I suspect Martin can be rather steely. I get a taste of her froideur when I bring up the controversial open letter signed by Catherine Deneuve and other high-profile French women attacking #MeToo for going too far. I put it to Martin that the letter pretty much confirmed the feeling that French women are a bit, well, less feminist. “I don’t think that French women are less feminist. If you look at Simone de Beauvoir, she was French and she wrote one of the founding texts of feminism,” Martin says curtly. Being half-French, half-English she says she is constantly seeing the differences between the two mentalities. “It’s a lot easier to say no in French than it is in English. I find it so satisfying to say no to a French person. Whether it’s for noodles or for a job.” Her English side is more apologetic. “I find myself saying sorry to someone even if they’ve pushed me in the street.”

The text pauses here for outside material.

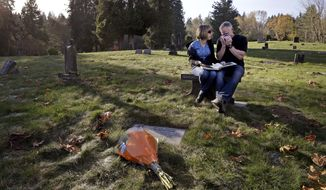 "ADVANCE FOR USE FRIDAY, NOV. 28, 2014, AND THEREAFTER- In this Nov. 17, 2014 photo, Rob Robertson wipes away tears as he sits with his wife Linda while they visit the grave of their son, Ryan, in Issaquah, Wash. The couple, evangelical Christians, brought their son to ""reparative therapy"" when he came out to them as gay. His sexual orientation didn't change, and he became addicted to drugs and eventually died of an overdose. The Robertsons are now dedicated to helping other evangelical parents accept their gay children. (AP Photo/Elaine Thompson)"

When Nymphomaniac came out, Martin was frustrated by journalists treating her like a Ming vase. “People talked about the film like something really difficult had happened to me. Instead of an actress deciding to make a film. That was annoying. I wouldn’t have said yes if I wasn’t happy with it. I felt like I had to tell people that it was my decision.”
The sex scenes in Redoubtable, on the other hand, are tongue-in-cheek, played for laughs. Godard goes down on Anne Wiazemsky, but comes up for air to bang on about revolutionary politics. Redoubtable pokes fun at the New Wave enfant terrible: in his late 30s, balding and terrified of becoming old and irrelevant. But it plays his relationship with Wiazemsky, as a comedy. In reality, Godard was jealous, possessive, even cruel at times. His age and experience put all the power in his corner. But Martin points out that Wiazemsky remembered the relationship affectionately; the film is based on her memoir. “We have to let her have her relationship. They loved each other. That’s something we can’t judge: someone’s love for someone else. You have to respect that.”
If there’s one takeaway from Redoubtable it is that the job description of muse is long and not particularly tempting: cook, cleaner, mother, cheerleader, lover, cat-to-kick, therapist. When she worked with Von Trier, a few interviewers called Martin his “new muse”, but she’s unimpressed. “I find the word ‘muse’ very belittling,” Martin says. “It’s been far too romanticised. If you look at Picasso and Freud, they had muses and were in relationships with the women. Look at Frida Kahlo. She couldn’t sustain a relationship like that and make her own work. I want to be Stacy Martin, not blah blah’s muse.”